TO DO. Lines below containing the word "site" should be copied out.

[Saved data entries]
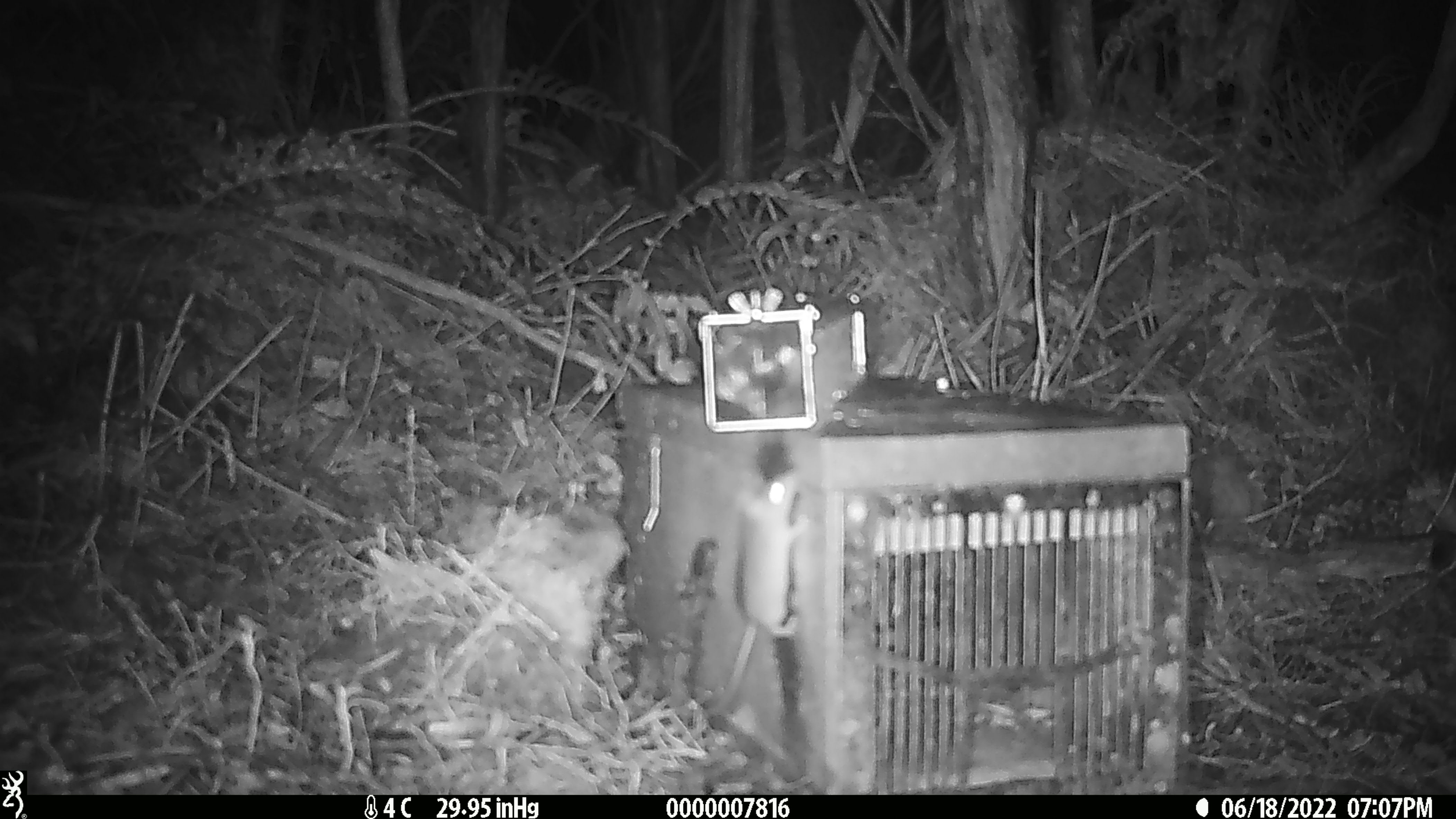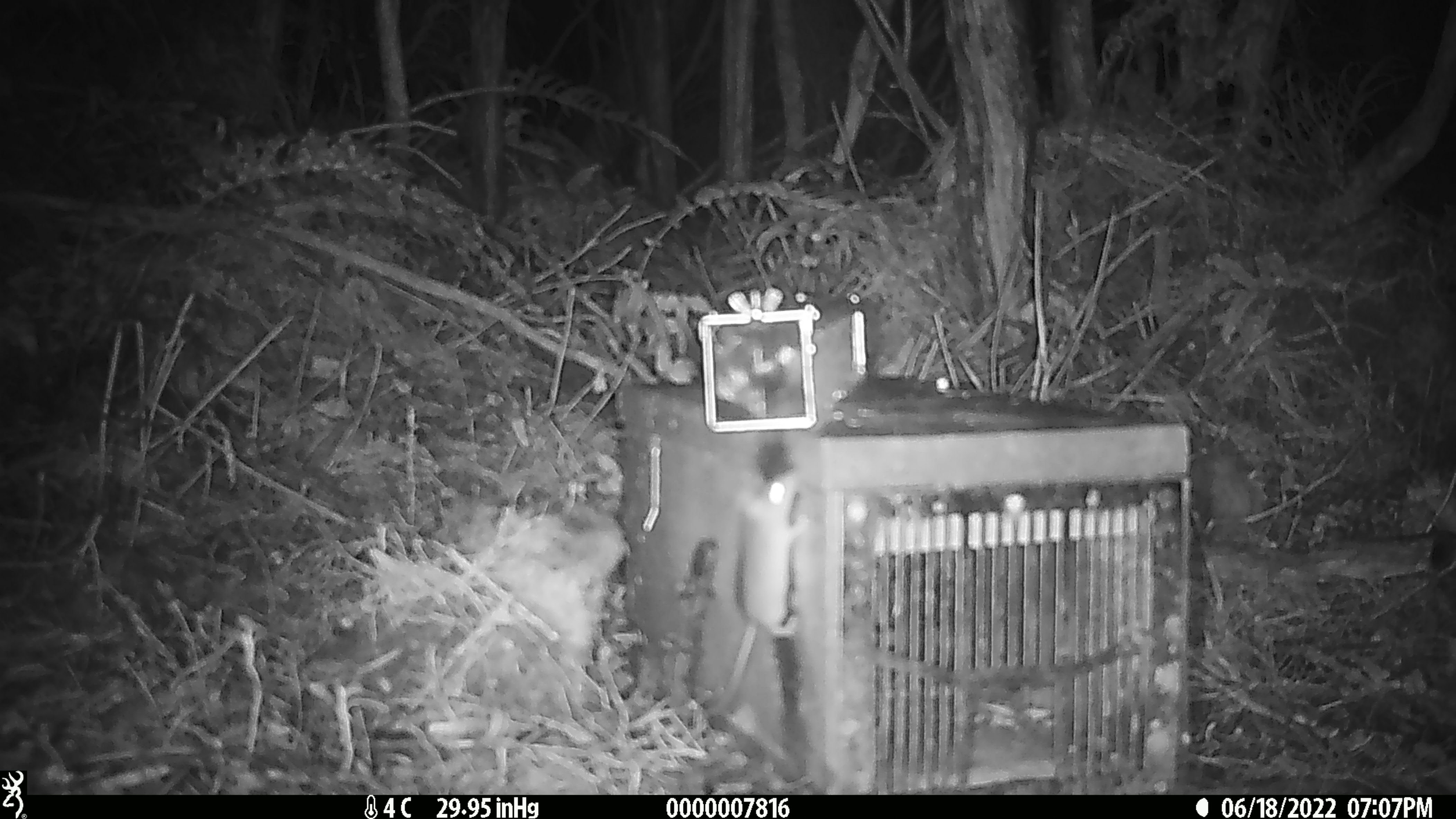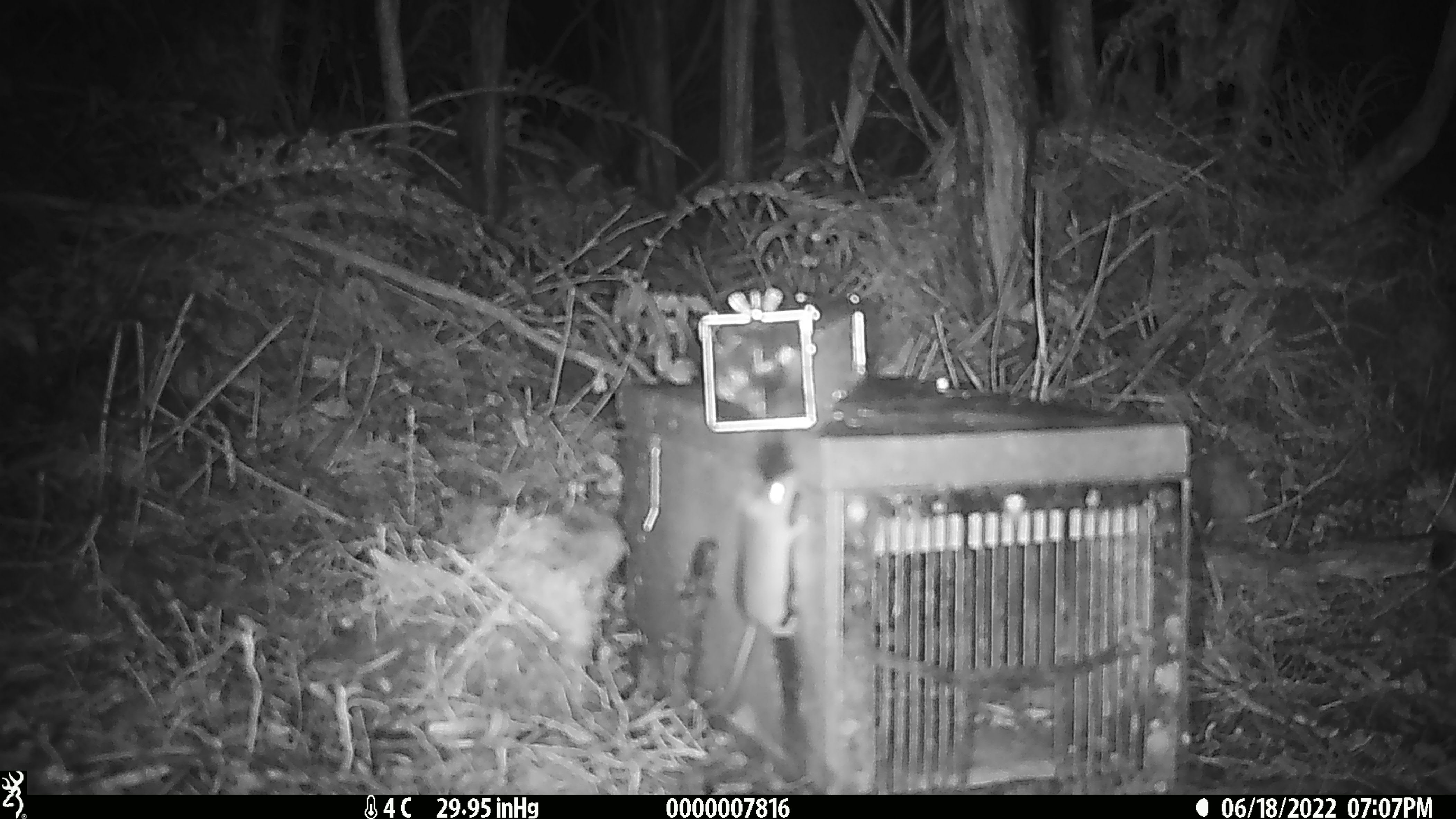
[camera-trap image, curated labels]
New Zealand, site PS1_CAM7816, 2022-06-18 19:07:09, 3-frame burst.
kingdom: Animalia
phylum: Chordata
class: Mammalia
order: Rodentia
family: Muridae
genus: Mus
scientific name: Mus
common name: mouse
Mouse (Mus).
...
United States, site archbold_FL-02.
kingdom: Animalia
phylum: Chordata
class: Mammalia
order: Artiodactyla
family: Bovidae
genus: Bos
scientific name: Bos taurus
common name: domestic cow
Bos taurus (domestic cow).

RESPONSE.
New Zealand, site PS1_CAM7816, 2022-06-18 19:07:09, 3-frame burst.
United States, site archbold_FL-02.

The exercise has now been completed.